Personal information
- Date of birth: 12 August 1953
- Place of birth: Marseille, France
- Date of death: 12 January 2026 (aged 72)
- Place of death: Boulogne-Billancourt, France
- Height: 1.82 m (6 ft 0 in)
- Position: Defender

Youth career
- 1966–1971: Marseille

Senior career*
- Years: Team / Apps / (Gls)
- 1971–1972: Marseille / 3 / (1)
- 1972–1973: Ajaccio / 26 / (1)
- 1973–1974: Olympiacos / 4 / (0)
- 1974–1977: Sochaux / 102 / (0)
- 1977–1982: Monaco / 124 / (2)
- 1982–1985: Toulon / 85 / (1)
- Total:  / 344 / (5)

——

# [What is expected]
Which teams are listed in the senior career section of the profile?

——

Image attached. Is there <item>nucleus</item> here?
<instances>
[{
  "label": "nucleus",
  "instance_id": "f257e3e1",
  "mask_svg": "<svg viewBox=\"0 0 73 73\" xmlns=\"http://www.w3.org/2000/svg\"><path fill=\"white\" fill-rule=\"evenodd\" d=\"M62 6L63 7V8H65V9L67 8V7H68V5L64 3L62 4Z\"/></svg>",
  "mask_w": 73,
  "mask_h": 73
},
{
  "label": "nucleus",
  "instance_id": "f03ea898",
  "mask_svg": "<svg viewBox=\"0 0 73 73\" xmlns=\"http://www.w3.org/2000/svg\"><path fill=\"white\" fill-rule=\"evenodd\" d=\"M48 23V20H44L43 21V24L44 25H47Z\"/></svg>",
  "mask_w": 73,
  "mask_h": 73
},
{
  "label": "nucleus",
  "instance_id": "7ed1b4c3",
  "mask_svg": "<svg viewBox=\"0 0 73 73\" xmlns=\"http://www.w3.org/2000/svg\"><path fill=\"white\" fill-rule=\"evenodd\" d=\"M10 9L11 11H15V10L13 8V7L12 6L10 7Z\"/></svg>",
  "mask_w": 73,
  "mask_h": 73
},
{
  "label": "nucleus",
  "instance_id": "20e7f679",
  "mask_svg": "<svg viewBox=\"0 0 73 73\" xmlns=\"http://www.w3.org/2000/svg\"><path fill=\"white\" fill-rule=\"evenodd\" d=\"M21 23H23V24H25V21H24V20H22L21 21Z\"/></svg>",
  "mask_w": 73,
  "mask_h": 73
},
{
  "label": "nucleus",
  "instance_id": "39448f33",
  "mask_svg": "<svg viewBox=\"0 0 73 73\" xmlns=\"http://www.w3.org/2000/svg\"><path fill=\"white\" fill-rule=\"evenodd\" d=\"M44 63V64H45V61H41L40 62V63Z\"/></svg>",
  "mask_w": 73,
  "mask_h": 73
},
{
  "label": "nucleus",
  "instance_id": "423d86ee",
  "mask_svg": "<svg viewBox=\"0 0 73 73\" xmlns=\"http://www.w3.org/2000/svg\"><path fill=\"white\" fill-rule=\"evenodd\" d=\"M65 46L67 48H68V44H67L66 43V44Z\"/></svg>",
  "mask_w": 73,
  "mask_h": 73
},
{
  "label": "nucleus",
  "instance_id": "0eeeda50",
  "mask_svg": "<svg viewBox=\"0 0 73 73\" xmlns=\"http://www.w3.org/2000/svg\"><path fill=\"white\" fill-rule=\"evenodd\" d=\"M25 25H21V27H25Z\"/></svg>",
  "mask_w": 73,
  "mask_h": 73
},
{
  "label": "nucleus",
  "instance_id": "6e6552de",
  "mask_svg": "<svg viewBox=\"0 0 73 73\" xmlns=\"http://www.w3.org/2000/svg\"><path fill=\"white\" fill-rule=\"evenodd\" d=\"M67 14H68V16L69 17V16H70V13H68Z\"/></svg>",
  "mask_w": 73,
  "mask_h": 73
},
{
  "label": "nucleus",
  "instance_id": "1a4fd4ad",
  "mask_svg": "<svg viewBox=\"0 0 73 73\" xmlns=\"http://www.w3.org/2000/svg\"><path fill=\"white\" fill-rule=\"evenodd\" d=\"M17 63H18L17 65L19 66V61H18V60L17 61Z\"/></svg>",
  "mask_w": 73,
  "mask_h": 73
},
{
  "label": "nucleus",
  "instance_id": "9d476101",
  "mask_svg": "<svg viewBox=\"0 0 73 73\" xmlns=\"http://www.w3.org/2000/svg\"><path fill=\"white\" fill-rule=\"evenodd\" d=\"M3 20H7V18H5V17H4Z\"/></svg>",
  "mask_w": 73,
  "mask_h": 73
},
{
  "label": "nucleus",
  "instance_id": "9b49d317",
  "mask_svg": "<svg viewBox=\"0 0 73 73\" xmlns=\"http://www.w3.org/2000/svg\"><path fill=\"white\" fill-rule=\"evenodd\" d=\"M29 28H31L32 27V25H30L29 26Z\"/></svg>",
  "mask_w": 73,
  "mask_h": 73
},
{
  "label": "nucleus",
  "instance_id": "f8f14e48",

——

# [Exercise output]
Marseille, Ajaccio, Olympiacos, Sochaux, Monaco, Toulon